Context
Northstar Health uses an internal LLM assistant to help HR, IT, and managers draft policy answers from company handbooks, benefits guides, and compliance documents. Leadership is concerned that the assistant may produce biased hiring guidance, unsafe advice, or confident but unsupported answers.
Constraints
- p95 latency: 1,500ms for interactive chat
- Cost ceiling: $12K/month at 300K requests/month
- Harmful or biased response rate: <1% on a red-team evaluation set
- Unsupported factual claims: <2% on a 400-question golden set
- Must not reveal PII, confidential employee data, or hidden system instructions
- Must resist prompt injection attempts in user messages and retrieved documents
- Escalate high-risk topics (termination, accommodations, protected classes, medical leave) instead of improvising
Available Resources
- 25K internal policy and compliance documents with metadata (department, region, effective date, sensitivity)
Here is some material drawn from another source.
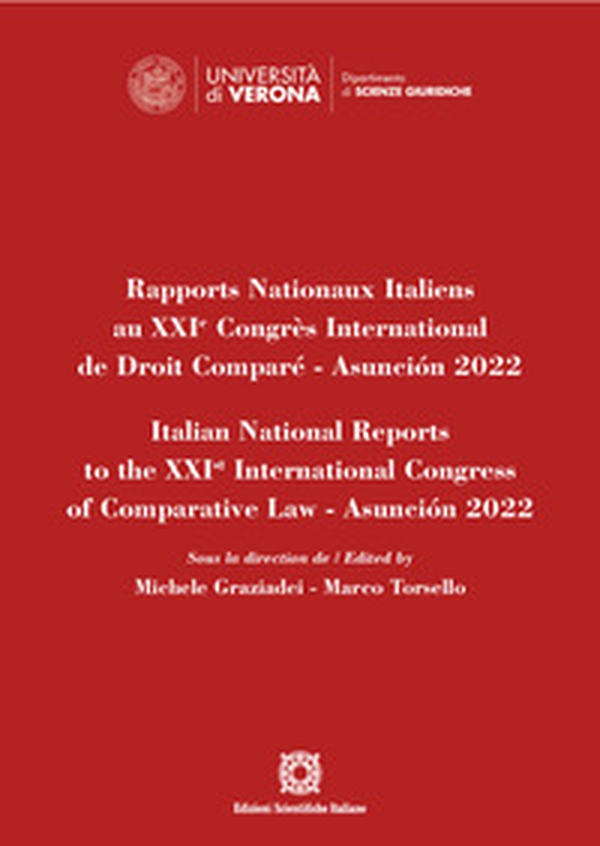 Rapports Nationaux Italiens au XXIe Congrès International de Droit Comparé-Asunción 2022 - Librerie.coop Rapports Nationaux Italiens au XXIe Congrès International de Droit Comparé-Asunción 2022 - Librerie.coop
- Historical chat logs with thumbs-up/down labels and 800 manually reviewed unsafe examples
- Access to an approved GPT-4-class model and a smaller low-cost model
- Existing hybrid retrieval stack (BM25 + dense search) and a policy rules engine
- Legal and HR reviewers available for a 2-week offline evaluation sprint
Task
- Design an end-to-end mitigation strategy for harmful, biased, and unsupported outputs, including prompting, retrieval controls, moderation, and escalation paths.
- Define an eval-first plan: offline safety and bias benchmarks, hallucination checks, prompt-injection testing, and online guardrail metrics after launch.
- Propose the serving architecture and explain where to place classifiers, policy checks, and refusal logic while meeting latency and cost targets.
- Write a production-quality system prompt that enforces grounded, policy-safe behavior and structured outputs for risk handling.
- Estimate cost/latency tradeoffs and identify the most likely failure modes with concrete mitigations.